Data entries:
***
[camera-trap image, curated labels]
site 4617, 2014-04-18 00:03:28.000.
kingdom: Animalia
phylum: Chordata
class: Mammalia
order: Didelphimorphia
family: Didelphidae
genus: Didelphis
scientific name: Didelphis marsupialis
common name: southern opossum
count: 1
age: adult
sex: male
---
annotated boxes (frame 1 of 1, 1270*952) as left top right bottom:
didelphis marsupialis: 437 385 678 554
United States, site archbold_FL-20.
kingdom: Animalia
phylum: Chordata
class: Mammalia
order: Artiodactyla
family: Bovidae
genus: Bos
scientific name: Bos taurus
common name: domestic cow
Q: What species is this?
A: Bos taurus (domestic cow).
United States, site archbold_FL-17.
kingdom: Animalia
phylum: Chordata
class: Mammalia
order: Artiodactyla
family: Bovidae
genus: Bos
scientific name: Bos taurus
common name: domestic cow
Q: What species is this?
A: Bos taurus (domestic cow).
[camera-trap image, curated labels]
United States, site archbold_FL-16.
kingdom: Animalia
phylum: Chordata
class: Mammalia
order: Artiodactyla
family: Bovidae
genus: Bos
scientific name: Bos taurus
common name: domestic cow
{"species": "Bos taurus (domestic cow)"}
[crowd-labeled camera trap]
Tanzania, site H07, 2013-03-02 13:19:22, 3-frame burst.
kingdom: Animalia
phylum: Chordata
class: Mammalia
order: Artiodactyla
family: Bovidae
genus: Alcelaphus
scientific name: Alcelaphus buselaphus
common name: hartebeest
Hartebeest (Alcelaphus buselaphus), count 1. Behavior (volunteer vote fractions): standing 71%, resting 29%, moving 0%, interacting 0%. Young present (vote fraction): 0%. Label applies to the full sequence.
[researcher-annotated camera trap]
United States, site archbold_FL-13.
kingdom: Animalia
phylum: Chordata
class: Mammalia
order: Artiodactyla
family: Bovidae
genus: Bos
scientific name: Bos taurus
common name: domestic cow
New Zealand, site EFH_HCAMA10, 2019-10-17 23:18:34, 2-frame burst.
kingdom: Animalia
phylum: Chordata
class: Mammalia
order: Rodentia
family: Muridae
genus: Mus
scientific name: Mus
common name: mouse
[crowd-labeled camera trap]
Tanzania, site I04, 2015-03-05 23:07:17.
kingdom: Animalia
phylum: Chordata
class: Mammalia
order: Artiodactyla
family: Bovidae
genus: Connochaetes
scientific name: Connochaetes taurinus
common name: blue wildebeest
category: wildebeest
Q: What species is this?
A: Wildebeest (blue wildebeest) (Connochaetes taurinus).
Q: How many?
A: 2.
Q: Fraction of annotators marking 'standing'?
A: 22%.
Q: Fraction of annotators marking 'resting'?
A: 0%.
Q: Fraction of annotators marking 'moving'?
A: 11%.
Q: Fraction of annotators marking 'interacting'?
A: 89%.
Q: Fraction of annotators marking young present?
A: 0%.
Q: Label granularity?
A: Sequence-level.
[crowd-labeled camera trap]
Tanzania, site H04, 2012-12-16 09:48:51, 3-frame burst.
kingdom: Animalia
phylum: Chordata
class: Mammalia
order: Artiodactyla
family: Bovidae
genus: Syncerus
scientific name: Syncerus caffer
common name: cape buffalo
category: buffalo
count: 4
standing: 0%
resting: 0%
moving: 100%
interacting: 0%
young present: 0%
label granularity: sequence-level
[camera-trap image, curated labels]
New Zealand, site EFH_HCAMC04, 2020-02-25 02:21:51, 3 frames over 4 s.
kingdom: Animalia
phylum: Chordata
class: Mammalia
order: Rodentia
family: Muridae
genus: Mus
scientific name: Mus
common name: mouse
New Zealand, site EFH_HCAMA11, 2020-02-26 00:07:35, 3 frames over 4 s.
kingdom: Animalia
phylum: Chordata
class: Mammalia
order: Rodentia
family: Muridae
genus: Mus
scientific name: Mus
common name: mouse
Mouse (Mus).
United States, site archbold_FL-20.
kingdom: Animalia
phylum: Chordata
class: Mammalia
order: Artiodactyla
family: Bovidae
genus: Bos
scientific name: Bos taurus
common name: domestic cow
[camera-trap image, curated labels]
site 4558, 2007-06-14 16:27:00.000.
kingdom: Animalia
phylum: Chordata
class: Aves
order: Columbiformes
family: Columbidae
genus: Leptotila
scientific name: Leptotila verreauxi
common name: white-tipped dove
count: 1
***
◆ Exercise instructions:
Every entry is to be restated exactly, with no line dropped.

◆ Result for this exercise:
[camera-trap image, curated labels]
site 4617, 2014-04-18 00:03:28.000.
kingdom: Animalia
phylum: Chordata
class: Mammalia
order: Didelphimorphia
family: Didelphidae
genus: Didelphis
scientific name: Didelphis marsupialis
common name: southern opossum
count: 1
age: adult
sex: male
---
annotated boxes (frame 1 of 1, 1270*952) as left top right bottom:
didelphis marsupialis: 437 385 678 554
United States, site archbold_FL-20.
kingdom: Animalia
phylum: Chordata
class: Mammalia
order: Artiodactyla
family: Bovidae
genus: Bos
scientific name: Bos taurus
common name: domestic cow
Q: What species is this?
A: Bos taurus (domestic cow).
United States, site archbold_FL-17.
kingdom: Animalia
phylum: Chordata
class: Mammalia
order: Artiodactyla
family: Bovidae
genus: Bos
scientific name: Bos taurus
common name: domestic cow
Q: What species is this?
A: Bos taurus (domestic cow).
[camera-trap image, curated labels]
United States, site archbold_FL-16.
kingdom: Animalia
phylum: Chordata
class: Mammalia
order: Artiodactyla
family: Bovidae
genus: Bos
scientific name: Bos taurus
common name: domestic cow
{"species": "Bos taurus (domestic cow)"}
[crowd-labeled camera trap]
Tanzania, site H07, 2013-03-02 13:19:22, 3-frame burst.
kingdom: Animalia
phylum: Chordata
class: Mammalia
order: Artiodactyla
family: Bovidae
genus: Alcelaphus
scientific name: Alcelaphus buselaphus
common name: hartebeest
Hartebeest (Alcelaphus buselaphus), count 1. Behavior (volunteer vote fractions): standing 71%, resting 29%, moving 0%, interacting 0%. Young present (vote fraction): 0%. Label applies to the full sequence.
[researcher-annotated camera trap]
United States, site archbold_FL-13.
kingdom: Animalia
phylum: Chordata
class: Mammalia
order: Artiodactyla
family: Bovidae
genus: Bos
scientific name: Bos taurus
common name: domestic cow
New Zealand, site EFH_HCAMA10, 2019-10-17 23:18:34, 2-frame burst.
kingdom: Animalia
phylum: Chordata
class: Mammalia
order: Rodentia
family: Muridae
genus: Mus
scientific name: Mus
common name: mouse
[crowd-labeled camera trap]
Tanzania, site I04, 2015-03-05 23:07:17.
kingdom: Animalia
phylum: Chordata
class: Mammalia
order: Artiodactyla
family: Bovidae
genus: Connochaetes
scientific name: Connochaetes taurinus
common name: blue wildebeest
category: wildebeest
Q: What species is this?
A: Wildebeest (blue wildebeest) (Connochaetes taurinus).
Q: How many?
A: 2.
Q: Fraction of annotators marking 'standing'?
A: 22%.
Q: Fraction of annotators marking 'resting'?
A: 0%.
Q: Fraction of annotators marking 'moving'?
A: 11%.
Q: Fraction of annotators marking 'interacting'?
A: 89%.
Q: Fraction of annotators marking young present?
A: 0%.
Q: Label granularity?
A: Sequence-level.
[crowd-labeled camera trap]
Tanzania, site H04, 2012-12-16 09:48:51, 3-frame burst.
kingdom: Animalia
phylum: Chordata
class: Mammalia
order: Artiodactyla
family: Bovidae
genus: Syncerus
scientific name: Syncerus caffer
common name: cape buffalo
category: buffalo
count: 4
standing: 0%
resting: 0%
moving: 100%
interacting: 0%
young present: 0%
label granularity: sequence-level
[camera-trap image, curated labels]
New Zealand, site EFH_HCAMC04, 2020-02-25 02:21:51, 3 frames over 4 s.
kingdom: Animalia
phylum: Chordata
class: Mammalia
order: Rodentia
family: Muridae
genus: Mus
scientific name: Mus
common name: mouse
New Zealand, site EFH_HCAMA11, 2020-02-26 00:07:35, 3 frames over 4 s.
kingdom: Animalia
phylum: Chordata
class: Mammalia
order: Rodentia
family: Muridae
genus: Mus
scientific name: Mus
common name: mouse
Mouse (Mus).
United States, site archbold_FL-20.
kingdom: Animalia
phylum: Chordata
class: Mammalia
order: Artiodactyla
family: Bovidae
genus: Bos
scientific name: Bos taurus
common name: domestic cow
[camera-trap image, curated labels]
site 4558, 2007-06-14 16:27:00.000.
kingdom: Animalia
phylum: Chordata
class: Aves
order: Columbiformes
family: Columbidae
genus: Leptotila
scientific name: Leptotila verreauxi
common name: white-tipped dove
count: 1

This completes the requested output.